才因为前不久叶姝突袭穿插进南蛮敌军后营烧了粮草的事情,被惊吓到险些晕厥的副将,注视着从屏风后出来的异域俊俏郎君,手指颤巍巍地指了指却半晌说不出一个字。
叶姝觉得副将的这种震惊模样分外地有趣,只是斜撑着头观察着,唇角带了点清浅柔和的笑,“阿奎勒身为本宫的侧室,是无论如何都不可能再回军营里去的。”
想了想,叶姝提议道:“不若将他升作本宫的亲卫,在本宫身边更安心。”
事到如今,副将还能说不可吗?
她欲言又止,最后还是低声说:“殿下,切不可贪欢。”
闻言,叶姝瞥了眼身旁站着,无时无刻不望着自己眼波流转的阿奎勒,指尖敲了敲额头,“阿奎勒,可曾听清副将的叮嘱?”
在西域早就自由行事惯了的他自然是天性桀骜不驯的,在整个凤朝阿奎勒唯一甘愿驯服的人也只有叶姝一人而已,听到自家妻主的话,阿奎勒风情万种地拂过自己披散在身后的墨色卷发,腕间的金铃晃出清脆悦耳的声响。
“记住了,殿下。”
不过在副将离开书房后,阿奎勒立马按捺不住本性,凑到了叶姝耳畔,暗香霎时间将叶姝笼罩于其中,他压低了嗓音,“殿下,臣夫还未曾在书房服侍过您......”
回应他提议的是叶姝一个敲头的动作,叶姝抬起手在阿奎勒白皙皎洁的额头间轻弹了一下,而后又安抚般地用指腹擦过红痕,“听话,本宫要拟写战报送到京中。”
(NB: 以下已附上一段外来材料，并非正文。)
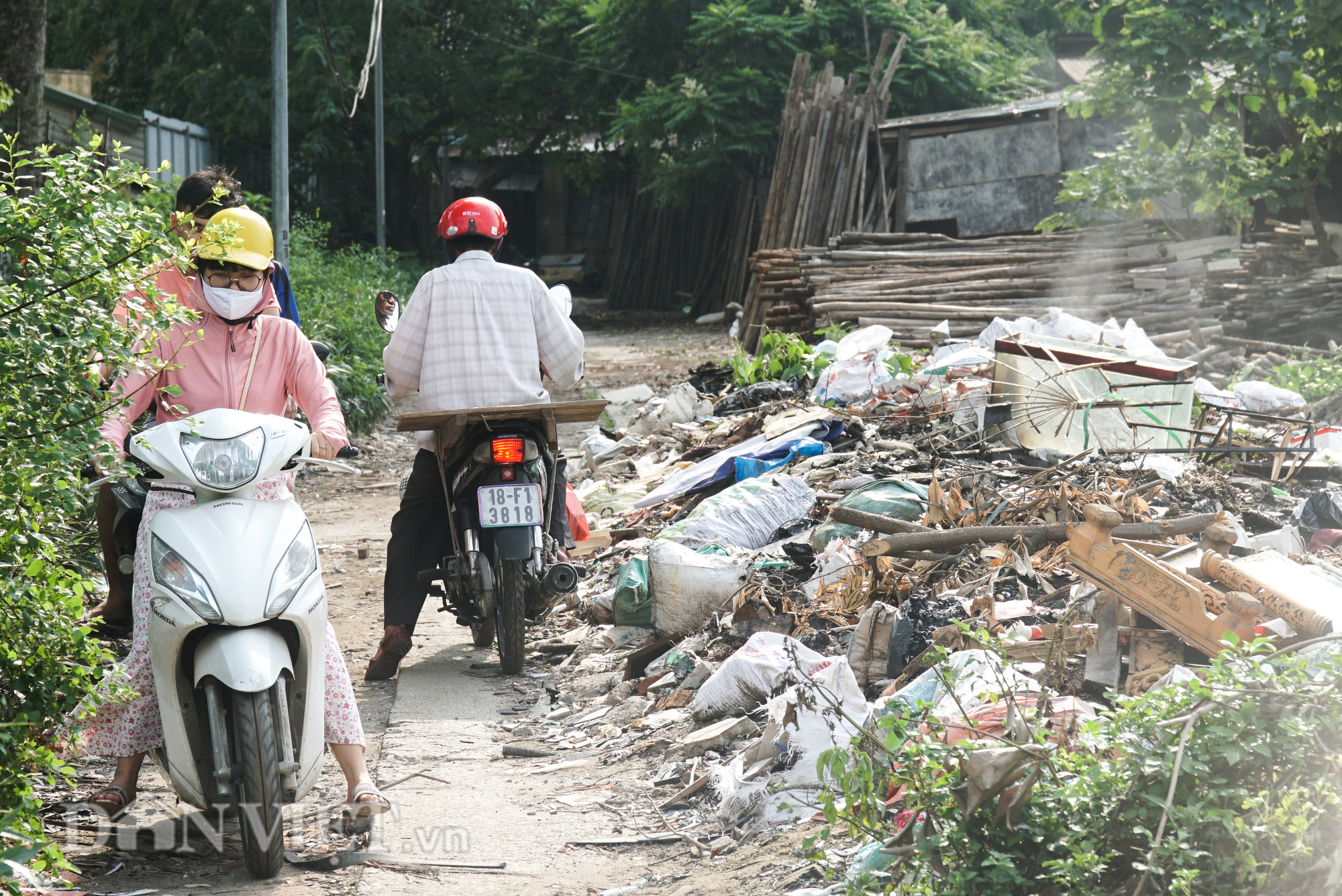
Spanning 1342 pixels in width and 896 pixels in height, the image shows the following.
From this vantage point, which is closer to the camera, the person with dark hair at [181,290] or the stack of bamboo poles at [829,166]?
the person with dark hair at [181,290]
看到他明艳的眉眼一下子就低落了下来,犹如火红的狐狸垂下了毛茸茸的大尾巴,叶姝不由得笑了起来,柔声安抚道:“听闻你喜欢调香,屏风后给你搜罗了些南疆特有的香料,去试试?”
凤朝皇宫的宫规森严,为了防止有心人毒害贵人,各个位份的熏香都是由太医院特制的,所以阿奎勒从来到凤朝便再也没能接触到香料,东宫侧殿的熏香早就被他碾碎钻研了个彻底,连铜炉都被拆了个七零八落。
阿奎勒走近屏风后,侧颜显露的笑容分外明朗,荡漾着流露在脸上的喜色,明媚得如同空气也流转着他身上浓郁的西域暗香。
叶姝看着他进去了,提起了笔枕上搁置的狼毫笔,在纸上拟写着灵谷关的捷报。
“迟顿首。陛下无恙,儿臣弃燕雀之志,奉旨征讨南蛮,旌旗南指而下,幸灵谷关大捷,破敌军主力,生擒南蛮王格阿列。而今将率余军八万班师回朝。儿臣迟顿首。”
笔落,墨痕止,窗外因为入了春,早已是绿茵茵一片,柔和的暖风透过纱窗,送入房中,掀起了宣纸的一角,吹过纸面上泛着光泽的墨迹,直至光泽消失干透。
每每遇上书信,叶姝都不由得感慨,寥寥数语便能够将所有发生过的事尽数记下。
难怪总有人说,文字是能够突破岁月和空间的东西。
灵谷关大捷,南蛮敌军求降的军报传到京中。
“儿臣迟顿首.......”床边传来的清冽嗓音渐渐停歇,那宁和的念信的说话声,犹如古琴的琴弦被玉石拨弄,分外悦耳,能将人心中的所有烦闷一扫而空。
叶江知的目光落在信上隽秀有力的字迹上,眼前似乎都能见到夜半时分,伏案于桌前,烛光轻晃将光晕渡在叶姝脸侧,而她正执笔写下战报的场景。
也能够想象出,她策马纵横于沙场上,射杀敌军的骁勇模样。
想必阿宁便是被敌军的血溅到脸上,那般的模样恐怕也只会美到让人觉得摄人心魂。
躺在床榻上的女帝听到灵谷关大捷时,病气缠绕的脸上不由得流露出几分喜色,但随之而来的又是一阵剧烈的咳嗽。